Perdicaro, who often walks into work armed with her infant daughter, Bella, said Stein’s coaching helps her reframe her thoughts and communications to take her transactions from “hopes and maybes” to final sales.

The mother of four said she would be unable to work and care for her children without the support provided by the CENTURY 21 Stein Posner team.

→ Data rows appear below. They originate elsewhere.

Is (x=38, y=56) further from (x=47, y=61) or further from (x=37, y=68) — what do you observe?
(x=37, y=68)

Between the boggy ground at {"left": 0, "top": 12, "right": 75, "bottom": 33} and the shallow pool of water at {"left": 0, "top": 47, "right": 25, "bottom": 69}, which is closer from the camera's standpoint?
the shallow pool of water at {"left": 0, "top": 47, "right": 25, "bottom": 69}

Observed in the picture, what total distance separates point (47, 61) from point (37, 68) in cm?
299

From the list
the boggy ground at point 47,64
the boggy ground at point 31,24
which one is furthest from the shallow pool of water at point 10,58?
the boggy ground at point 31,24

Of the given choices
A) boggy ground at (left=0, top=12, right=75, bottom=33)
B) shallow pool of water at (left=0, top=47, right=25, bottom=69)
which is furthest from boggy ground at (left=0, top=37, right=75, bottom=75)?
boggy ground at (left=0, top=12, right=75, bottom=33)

Before Bella, she used to bring her now 2-year-old son into work, too.

“It was just kind of expected. … When Nikki has her baby, baby will be here until baby goes to school,” she said.

Much of what Stein preaches centers around individual betterment, which then transcends to being well-equipped to give customers the highest quality of service.

“This is a personal development organization,” he said. “We simply use real estate as the vehicle to help people grow and become what they’re capable of.”

Stein’s office bookshelf is only a further testament of that sentiment, lined with color-coded philosophy and self-help books.

The company’s commitment is ensuring people are “living their best life possible,” said Ron Posner, the company’s co-owner, CFO and productivity coach.

The company houses eight staffers with job titles such as “director of agent experience” and “director of happiness,” to further provide personalized help and inspiration to each real estate agent.

Given the housing market’s rather cantankerous conditions, including the affordable housing crisis and high interest rates on mortgages, Posner said their team works to educate and assist not only their agents but the consumers, too.

“We’re constantly looking for different avenues and different ways to help people buy and sell homes, and obviously educating them on those processes makes a huge difference,” he said.

The agents are helping people of all kinds find homes: first-time homebuyers, people looking to downsize, migrants from the northeast, people looking for a bigger space.

“It’s really across the board,” Stein said.

And why does Stein believe the company was selected as the Top Small Workplace for the second year in a row?

The team has “leveled up,” the mentorship program has improved, and they have “continued to attract high-quality human beings,” he said.

“Once you hit No. 1, you don’t want to be No. 2 or less,” he said. “The real magic in our organization is in the collective genius of all the other human beings.”